Yelp’s mission is to connect users with great local businesses. As part of that mission, we provide local businesses with an ads product to help them better reach out to users. This product strives to showcase the most relevant ads to the user without taking away from their overall search experience on Yelp. In this blog post, we’ll walk through the architecture of how this is made possible by using one of the largest machine learning systems at Yelp: Ads Targeting System.

The Ads Targeting System is a machine learning (ML) system designed to serve only the most relevant ads to users based on their intentions and context on Yelp. There are two primary types of ML models in the ads targeting domain: Click Through Rate (CTR) prediction, and Objective Targeting (OT). Both help determine the likelihood of downstream actions, such as calling a business after clicking on an ad.

In this post, we’ll primarily focus on architecting ML systems at scale rather than on algorithmic details or feature engineering. For more info on the algorithmic side of our CTR prediction model, check out one of our previous posts where we discuss optimizations made to the XGBoost prediction library.

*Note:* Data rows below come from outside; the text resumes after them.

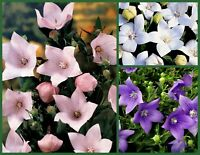 Balloon Flower Seeds, Purple, Pink & White 3pk Special, Heirloom Perennial Seed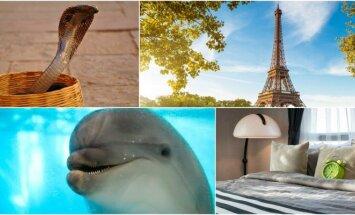 Kobra, Eifelio bokštas, delfinas, pagalvė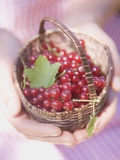 Woman Holding Small Basket of Redcurrants Photographic Print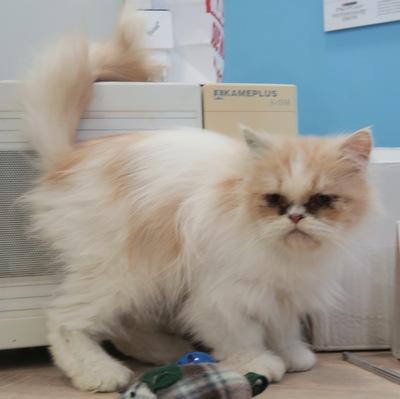 Peggy, Mix - Katze
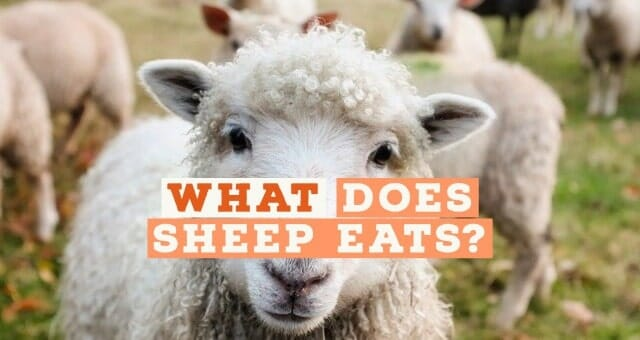 What does a Sheep Eat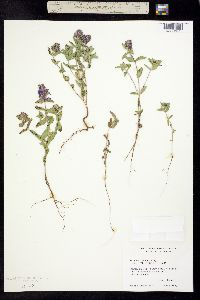 Image of Hedeoma angulata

Historical Context on Ads Targeting System

Below is a simplified version of the Ads Targeting and Delivery System:

The Ad Delivery service is a low-latency online service written in Java that processes incoming ad requests. It generates features for the incoming request using the Ad Feature Generation library, loads the model from the Ad Model Store, generates CTR prediction, and then ranks ads accordingly.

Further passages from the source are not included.